What has been the contribution of the agriculture sector to Zambia's GDP over the past few years?
Agriculture in Zambia contributes between 18% and 20% of Zambia's GDP on an annual basis. Our aim right now is to increase that contribution, because traditionally Zambia is predominately a copper mining country. Since independence, copper mining has been our main source of foreign currency revenue. This is against the background that, in Zambia, we have excellent potential to develop agriculture. We have a lot of water, good soil, good climate, and a lot of arable space. We have 752,000 square kilometers of land and a population of over 13 million people. What this translates to is agricultural potential. The tragedy is that we are grossly underutilizing that potential. We are only using about 15% of what we could, meaning that there is huge potential for agriculture that is going untapped. The government has been telling people that we want to shift our dependence away from mining to other sectors so as to push up our economy. One of the sectors we have identified is agriculture, especially given the potential it shows. This is now what we are trying to do as a country, and as a government. We want agriculture to contribute more than its current 18%-20% to GDP. Let agriculture be the sector that will drive the country forward and move the economy ahead. Our vision is to make Zambia the food basket of the southern Africa region and beyond.
Only 15% of the land is being used, but 50% is arable. How are you trying to close this gap?
Right now, there are two ways we intend to close the gap between what we are currently using of the country's potential and where we should be. Either we can increase our hectarage or increase our productivity. Currently, we are in a hurry to increase our potential. Increasing the hectarage will require a lot of investment to clear land and build infrastructure. Hence, we thought about the quickest way. The answer was to look at productivity. Our productivity in agriculture is on the low side. For example, maize is our main crop. The majority of our farmers, who tend to be small- to medium-scale, achieve production of 2 tons-3 tons per hectare. Those that are doing it properly should be getting around 10 tons a hectare. So, already we realize that if given the same piece of land, we could get more from it initially through improved productivity. We want at least 5 tons per hectare in terms of maize, and it's the same story for other crops. We want to look at the issues of fertilizers, seed, and technology application.
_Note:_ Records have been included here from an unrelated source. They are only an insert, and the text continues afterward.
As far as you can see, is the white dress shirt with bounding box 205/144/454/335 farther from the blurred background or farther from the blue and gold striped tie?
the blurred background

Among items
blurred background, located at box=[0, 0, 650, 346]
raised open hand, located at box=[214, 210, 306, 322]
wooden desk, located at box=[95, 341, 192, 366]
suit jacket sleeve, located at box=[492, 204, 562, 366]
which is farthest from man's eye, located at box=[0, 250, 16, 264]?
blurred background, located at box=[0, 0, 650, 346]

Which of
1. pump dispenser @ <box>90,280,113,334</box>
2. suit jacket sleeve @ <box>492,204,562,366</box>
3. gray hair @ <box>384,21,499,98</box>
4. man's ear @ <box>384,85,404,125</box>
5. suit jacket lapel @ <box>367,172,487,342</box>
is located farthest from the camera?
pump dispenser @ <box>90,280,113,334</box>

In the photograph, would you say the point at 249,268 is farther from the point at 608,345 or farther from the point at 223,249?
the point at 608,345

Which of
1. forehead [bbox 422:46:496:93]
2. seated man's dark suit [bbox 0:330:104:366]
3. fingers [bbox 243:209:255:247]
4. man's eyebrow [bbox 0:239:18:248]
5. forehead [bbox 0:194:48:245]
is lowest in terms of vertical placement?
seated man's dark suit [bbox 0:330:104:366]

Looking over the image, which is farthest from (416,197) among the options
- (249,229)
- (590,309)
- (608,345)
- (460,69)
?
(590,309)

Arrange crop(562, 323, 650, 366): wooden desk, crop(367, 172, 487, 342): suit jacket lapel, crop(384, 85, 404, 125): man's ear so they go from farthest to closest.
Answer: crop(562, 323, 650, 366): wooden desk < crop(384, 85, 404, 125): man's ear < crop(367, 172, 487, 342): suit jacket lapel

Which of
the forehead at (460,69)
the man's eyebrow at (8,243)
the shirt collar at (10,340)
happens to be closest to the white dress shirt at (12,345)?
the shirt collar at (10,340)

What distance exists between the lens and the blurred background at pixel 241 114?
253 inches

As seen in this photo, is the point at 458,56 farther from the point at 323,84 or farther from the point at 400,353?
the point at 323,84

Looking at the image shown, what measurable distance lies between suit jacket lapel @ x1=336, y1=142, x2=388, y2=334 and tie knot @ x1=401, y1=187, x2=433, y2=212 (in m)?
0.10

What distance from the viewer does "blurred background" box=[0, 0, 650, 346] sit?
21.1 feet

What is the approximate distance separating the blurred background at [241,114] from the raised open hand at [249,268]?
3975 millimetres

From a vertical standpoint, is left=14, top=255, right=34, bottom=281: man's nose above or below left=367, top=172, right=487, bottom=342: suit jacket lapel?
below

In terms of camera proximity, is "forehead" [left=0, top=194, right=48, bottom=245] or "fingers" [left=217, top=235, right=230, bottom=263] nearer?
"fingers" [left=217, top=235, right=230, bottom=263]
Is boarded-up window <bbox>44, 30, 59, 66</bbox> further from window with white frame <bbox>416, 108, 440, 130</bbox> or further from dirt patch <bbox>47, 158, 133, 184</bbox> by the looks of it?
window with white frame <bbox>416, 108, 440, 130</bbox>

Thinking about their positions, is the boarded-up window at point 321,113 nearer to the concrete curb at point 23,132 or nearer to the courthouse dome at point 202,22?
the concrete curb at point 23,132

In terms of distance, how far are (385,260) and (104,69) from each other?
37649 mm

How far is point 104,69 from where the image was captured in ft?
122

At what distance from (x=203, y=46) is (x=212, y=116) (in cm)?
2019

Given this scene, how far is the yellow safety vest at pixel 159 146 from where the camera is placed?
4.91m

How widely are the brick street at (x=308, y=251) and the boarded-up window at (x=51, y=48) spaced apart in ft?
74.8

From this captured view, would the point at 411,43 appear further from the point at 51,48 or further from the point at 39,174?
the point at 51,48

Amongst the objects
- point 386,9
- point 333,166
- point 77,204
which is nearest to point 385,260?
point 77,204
There is a lot of research in agriculture now, and we want to tap into the results of that research and transfer it to our farmers through outreach workers. Through them, research results can get to our farmers so that they can increase their yields. We want to see if we can make some form of mechanization available to our farmers so that they can increase their yield and productivity. Finally, we are looking at irrigation as most of our farming is rain-fed. We have one rainy season per year that goes from around November-December to about March-April. We have a lot of water in Zambia. If we could get the right irrigation in place, we could double our output. Through investment we could grow two crops a year, which would make for a significant increase in output. Those are the areas we are looking at in the short term to immediately boost our agricultural output and production. However, in the long term, we are looking at making the vast land we have available for agriculture.
How do you think that FDI can help Zambia move up the value chain?
That is an important consideration. To add value, you first of all need capital, obviously. You need factories, technology, and people that know how to operate these systems. At present, those skills are not available in Zambia. This is the same in mining, where we are traditional in outlook. Most of our minerals and copper are exported without value adding because of the lack of capital. In farming, in particular, this is where the major opportunity lies for FDI to bring investors in from outside to come and set up facilities and plants, access their networks, and get the crops that we have now stored properly, and then add value. FDI is crucial in this area. In fact, that is the way forward. Obviously, as the government, that is what we are targeting. The potential exists out there, and we are openly inviting investors to come and invest in the area of value adding for agricultural products.
What other crops are you most excited about?
Rice is at the top of the list. There is currently a push to look for alternatives to maize, because maize is the staple crop. In fact, maize is the number one crop. When you look at the best alternative, rice comes out on top. We have good conditions for sweet potatoes, also, and are looking at cassava, as it grows quite well here. In terms of cash crops, there are basically three: tobacco, cotton, and coffee. Sugar cane is restricted to big industry, but for our people we are looking at tobacco, coffee, and cotton as potential cash crops. On the livestock side, we are encouraging the five main animals: cattle (our main animal, both for beef and for daily use), pigs, goats, sheep, and poultry. We are pushing these five meats to balance the population's diet, and they are doing very well.
How will the development of more transport infrastructure help Zambia to become an agricultural exporter?
One thing I've learned about agriculture is that it cannot stand on its own. For it to work well, develop, and contribute to GDP, you need to have infrastructure around it, especially roads. You need to have good roads, and that equals transport. If we can get a quality road system and transport to and from the farms, then the first major step is achieved. We are trying very hard to become the food basket for the southern Africa region and beyond, and exports are the way to go. To achieve that, we need rail linkages. There is an excellent rail system coming up now, and through its optimal use we can reach our ports. We have a few high-value crops like flowers, but those can be exported to Europe or North America via plane. That is where the airports fit into the picture. Without transport, forget agriculture. It's a hugely important issue.